Nationalist extremism in North America: The current threat landscape | Gerald R. Ford School of Public Policy
 
International Policy Center Home Page
 
 
WHAT WE DO NEWS & EVENTS PEOPLE OPPORTUNITIES WEISER DIPLOMACY CENTER
 
Type: Public event

Nationalist extremism in North America: The current threat landscape

Speaker

Dr. Stephanie Carvin, Dr. Leonardo Curzio Gutiérrez, and Dr. Cynthia Miller-Idriss

Date & time

Dec 10, 2021, 11:45 am-1:00 pm EST

Location

This is a Virtual Event.

Nationalism and extremism pose mounting challenges around the world, including in North America. This web-based panel discussion will be the second in a tri-national series organized as part of the 2021-22 North American Colloquium by the Autonomous National University of Mexico, University of Toronto, and University of Michigan.

Two faculty members at the University of Michigan’s Gerald R. Ford School of Public Policy will host and moderate the event. John Ciorciari is Associate Professor of Public Policy and Director of the International Policy Center and Weiser Diplomacy Center and author of Sovereignty Sharing in Fragile States (2021). Javed Ali is Associate Professor of Practice and has served in numerous senior U.S. government roles relating to national security, intelligence, and countering extremism.

The first session examined the historical drivers of nationalist extremism in Canada, Mexico, and the United States. This second session will discuss the current landscape of threats posed by extreme forms of nationalism in each of the three countries. How and why are these ideas spreading? What are the key groups propagating extreme nationalist ideology, and what near-term security challenges do they present?

About the speakers

Dr. Stephanie Carvin is an Associate Professor of International Relations at the Norman Paterson School of International Affairs at Carleton University . Her research interests are in the area of international law, security, terrorism and technology. Currently, she is teaching in the areas of critical infrastructure protection, technology and warfare and foreign policy. Dr. Carvin holds a PhD from the London School of Economics and published her thesis as Prisoners of America’s Wars: From the Early Republic to Guantanamo (Columbia/Hurst, 2010). Her most recent book is Science, Law, Liberalism and the American Way of Warfare: The Quest for Humanity in Conflict” (Cambridge, 2015) co-authored with Michael J. Williams. In 2009 Carvin was a Visiting Scholar at George Washington University Law School and worked as a consultant to the US Department of Defense Law of War Working Group. From 2012-2015, she was an analyst with the Government of Canada focusing on national security issues.

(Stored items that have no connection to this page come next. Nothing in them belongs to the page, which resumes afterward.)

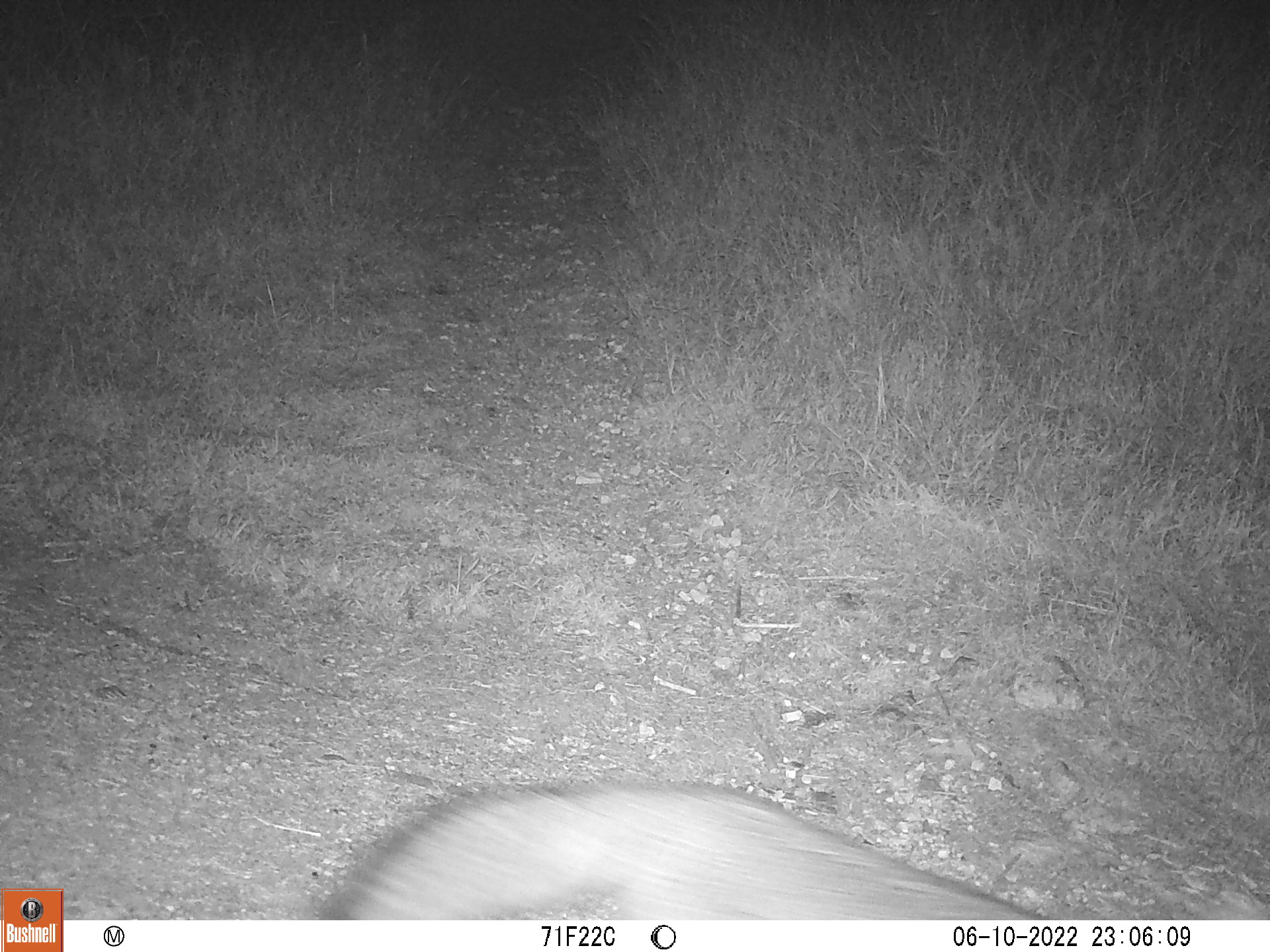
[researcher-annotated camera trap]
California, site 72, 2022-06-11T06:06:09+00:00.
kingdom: Animalia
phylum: Chordata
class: Mammalia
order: Carnivora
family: Canidae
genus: Urocyon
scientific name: Urocyon cinereoargenteus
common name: gray fox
Gray fox (Urocyon cinereoargenteus).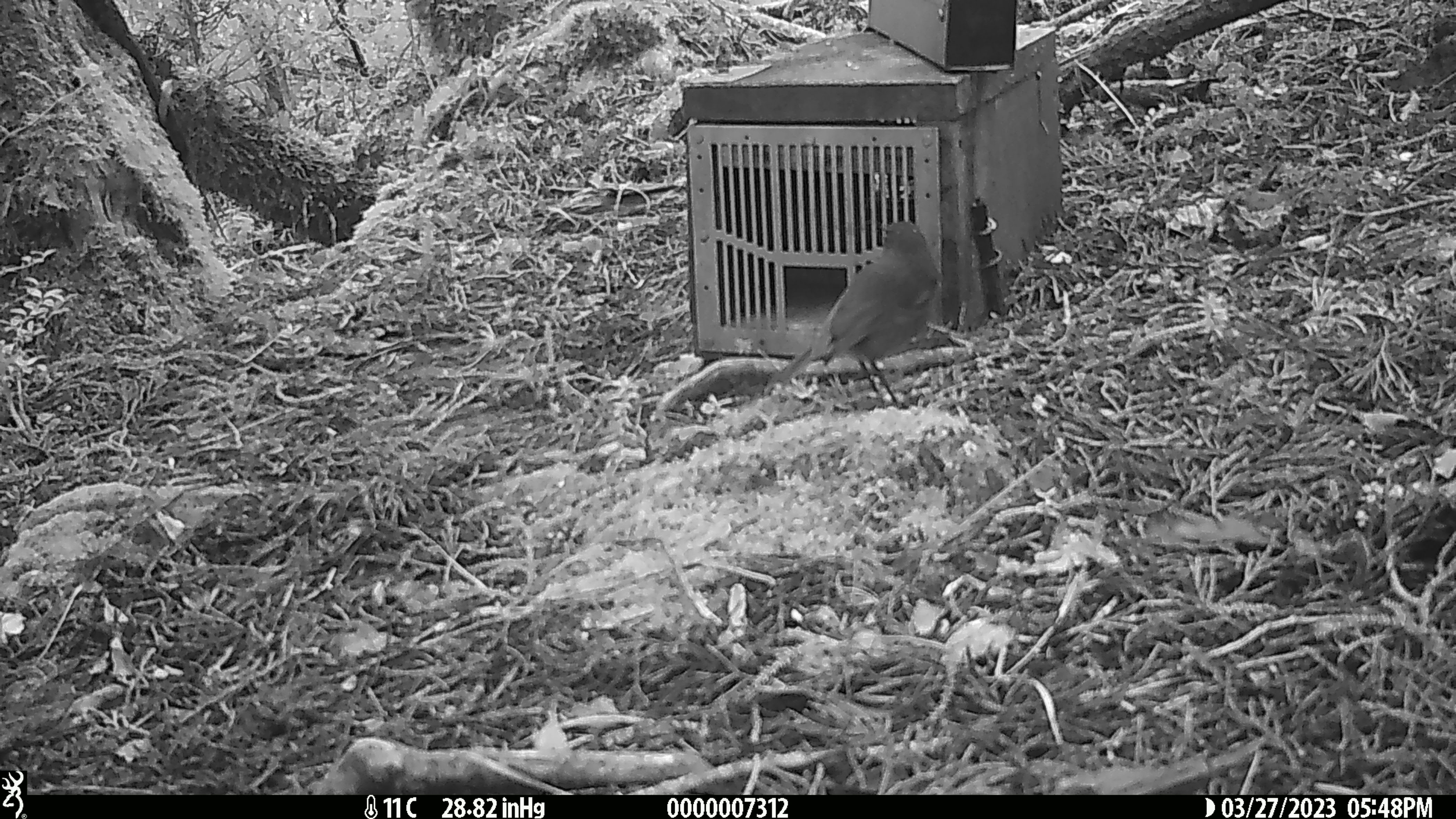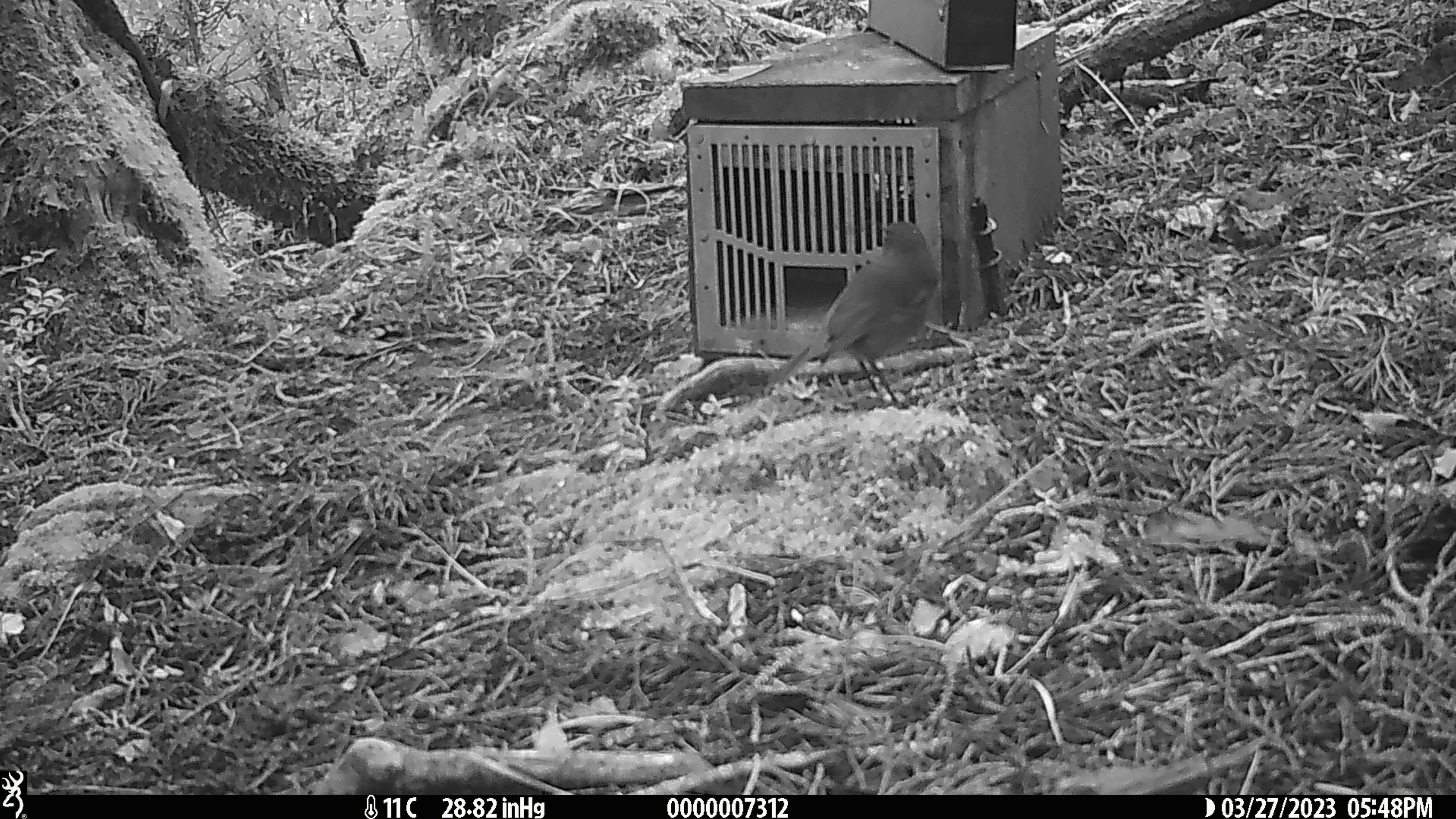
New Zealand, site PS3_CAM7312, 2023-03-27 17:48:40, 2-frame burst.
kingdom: Animalia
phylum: Chordata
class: Aves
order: Passeriformes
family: Petroicidae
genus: Petroica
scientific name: Petroica australis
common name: new zealand robin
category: robin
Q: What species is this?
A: Robin (new zealand robin) (Petroica australis).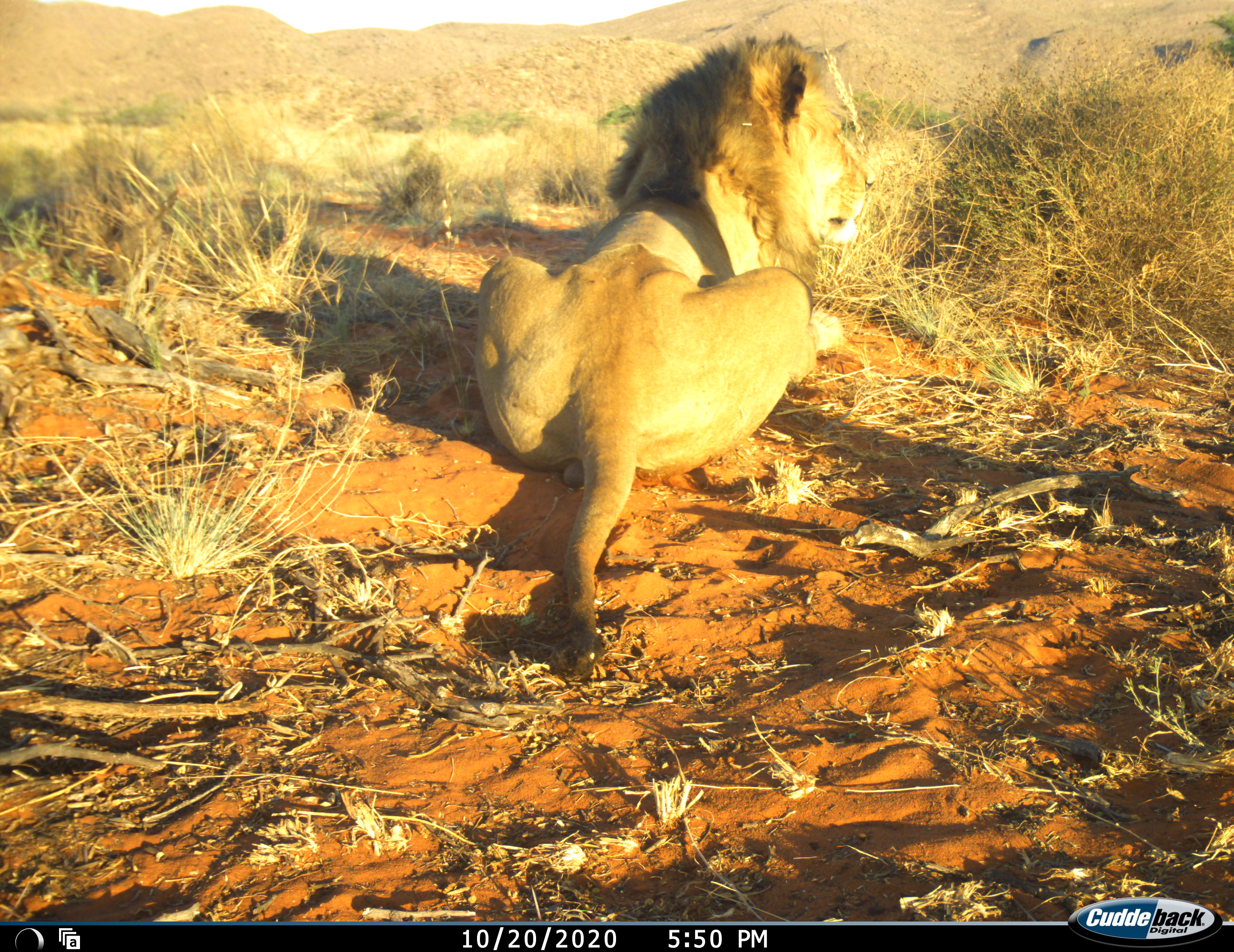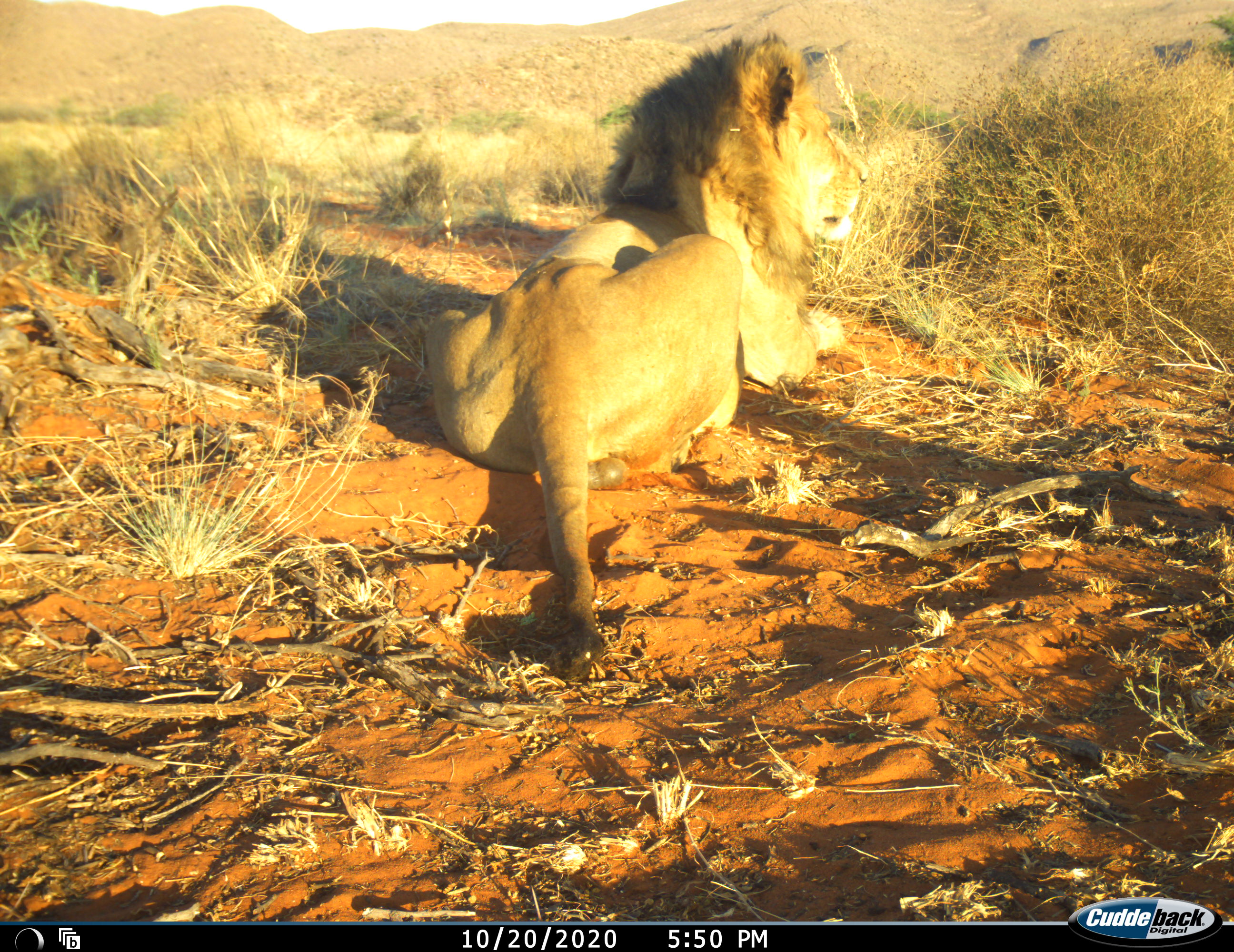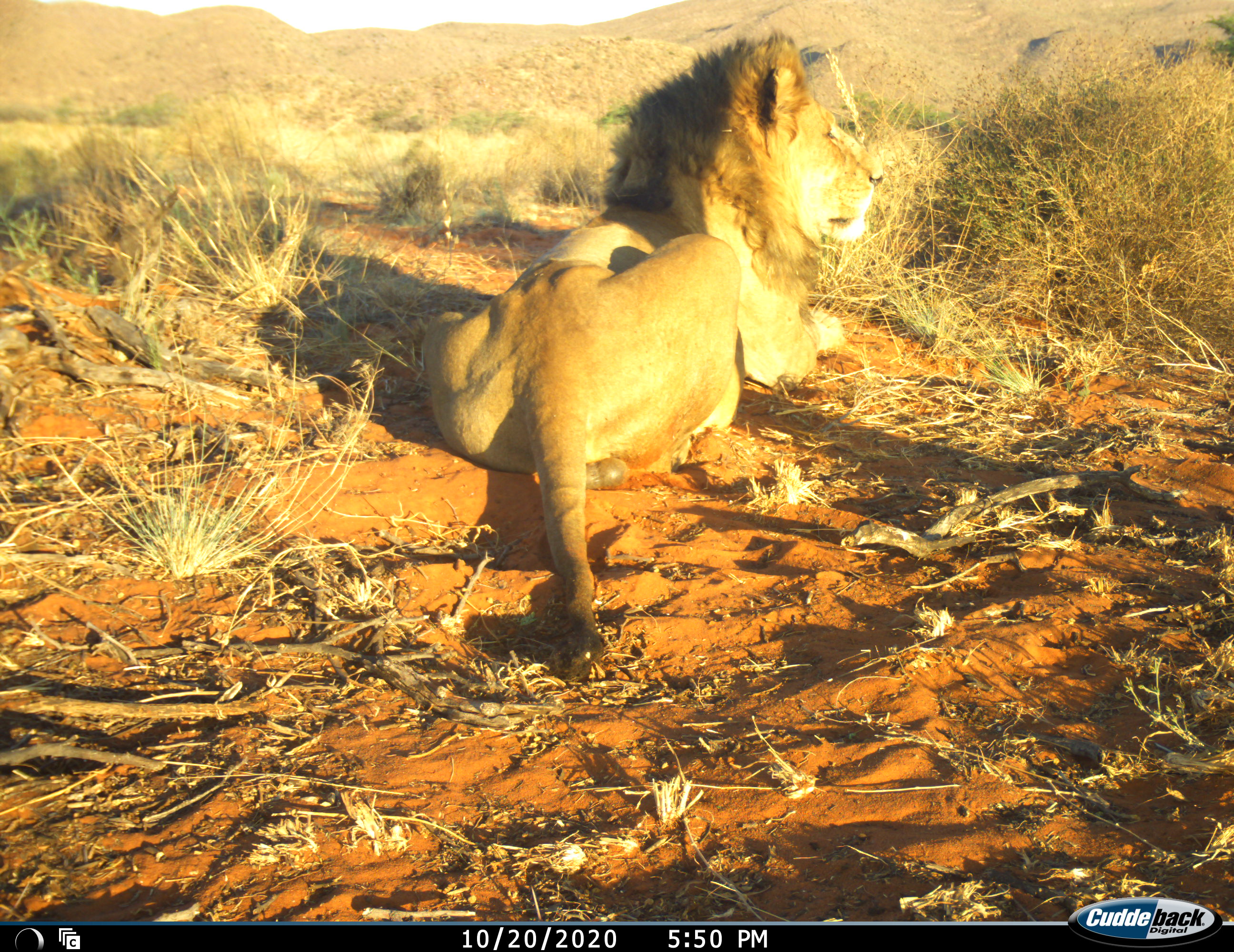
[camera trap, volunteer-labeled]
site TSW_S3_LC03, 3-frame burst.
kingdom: Animalia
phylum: Chordata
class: Mammalia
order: Carnivora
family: Felidae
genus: Panthera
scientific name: Panthera leo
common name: lion male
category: lionmale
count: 1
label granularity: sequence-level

Dr. Leonardo Curzio Guttierez is a part of the Center for Research on North America (CISAN) Strategic Studies Area at the Autonomous National University of Mexico (UNAM). His current research deals with national security and governability. Professor Curzio Guttierez received his bachelor’s in sociology and master’s in political sociology from the University of Provence, France. He received his doctorate in history from the University of Valencia in Spain. He is the author of 8 books, and the co-author of 37 more. His work has been printed by the following publishing houses: UNAM, University of Valencia, University of Pittsburgh, University of California (UCSD), INAP, Siglo XXI, Plaza y Valdés, Grijalbo, IFE, Australian National University, La Jornada Ediciones, Ariel, Centro de Estudios Hemisféricos, Fondo de Cultura Económica, Michigan State University, Oxford University Press, and the Brookings Institution, among others. 

Dr. Cynthia Miller-Idriss is a Professor at the School of Public Affairs and School of Education, and runs the Polarization and Extremism Research & Innovation Lab (PERIL) in the Center for University Excellence (CUE) at American University.  Dr. Miller-Idriss regularly briefs policy, security, education and intelligence agencies in the U.S., the United Nations, and other countries on trends in domestic violent extremism and strategies for prevention and disengagement. She is the author of Hate in the Homeland: The New Global Far Right (Princeton University Press, 2020); The Extreme Gone Mainstream: Commercialization and Far Right Youth Culture in Germany (Princeton University Press, 2018); Seeing the World: How U.S. Universities Produce Knowledge about the World  (with Mitchell Stevens and Seteney Shami, Princeton University Press, 2018); Blood and Culture: Youth, Right-Wing Extremism, and National Belonging in Contemporary Germany (Duke University Press, 2009), co-editor of Middle East Studies for the New Millennium: Infrastructures of Knowledge (with Seteney Shami, New York University Press, 2016) and author of over two dozen peer-reviewed articles, book chapters, and essays on nationalism, extremism, education, higher education and internationalization. She holds a Ph.D. and M.A. in Sociology and a Masters in Public Policy from the University of Michigan, and a B.A. (magna cum laude) in Sociology and German Area Studies from Cornell University.